**Required work:** The data is to be transcribed in full, with nothing missed.

Dataset entries:
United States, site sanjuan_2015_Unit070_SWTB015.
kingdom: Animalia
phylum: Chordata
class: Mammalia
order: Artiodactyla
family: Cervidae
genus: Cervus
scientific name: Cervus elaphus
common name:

**Written solution:**
United States, site sanjuan_2015_Unit070_SWTB015.
kingdom: Animalia
phylum: Chordata
class: Mammalia
order: Artiodactyla
family: Cervidae
genus: Cervus
scientific name: Cervus elaphus
common name:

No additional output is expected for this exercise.